### [PASSAGE SHOWN]
Thanks everyone for your reply. I have a better understanding but still
have questions.

Let's consider a time buffer B between two consecutive pipeline stages X
and Y. When computing Y's output at cycle t, do we need the signal passed
from X at t or t-1 (i.e., the struct in B with index t or t-1)?  Similarly,
when computing X's output at cycle t, do we need to look at the status of Y
at cycle t or t-1 (e.g., whether some hw resource is available for this
cycle)?  If both answers are t-1, which means the output of any stage only
depends on some other stages' output at previous cycle, then I can
understand why time buffer can get ride of the dependencies. However, if a
stage requires a result from another stage at the same cycle, I cannot see
how this works. Maybe hardware never does that -- as it is not actually
"parallel" between stages. I am not an expert on hardware and simulator. I
really appreciate it if someone help me understand this.

Chen


On Sat, Jan 26, 2013 at 5:56 AM, Andreas Hansson <[email protected]>wrote:

>  Hi everyone,
>
>  A bit of Saturday philosophising...you have been warned.
>
>  All Discrete Event simulators that are used for
> SystemVerilog/SystemC/Verilog/VHDL etc (all describing inherently parallel
> behaviours) solve the problem "properly" by having delta cycles similar to
> the timebuffers in gem5. Hence, as Nilay points out, the order of
> processing events in the current tick should not matter as the update and
> the notification are separated in time.

### [COLLECTED DATA]
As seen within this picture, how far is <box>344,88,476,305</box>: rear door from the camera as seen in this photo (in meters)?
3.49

### [EXERCISE BRIEF]
From the time buffer thread, quote the passage between "On Sat, Jan" and "separated in time.", inclusive. The material comes from a separate source.

### [SOLUTION TO THE PROBLEM]
On Sat, Jan 26, 2013 at 5:56 AM, Andreas Hansson <[email protected]>wrote:

>  Hi everyone,
>
>  A bit of Saturday philosophising...you have been warned.
>
>  All Discrete Event simulators that are used for
> SystemVerilog/SystemC/Verilog/VHDL etc (all describing inherently parallel
> behaviours) solve the problem "properly" by having delta cycles similar to
> the timebuffers in gem5. Hence, as Nilay points out, the order of
> processing events in the current tick should not matter as the update and
> the notification are separated in time.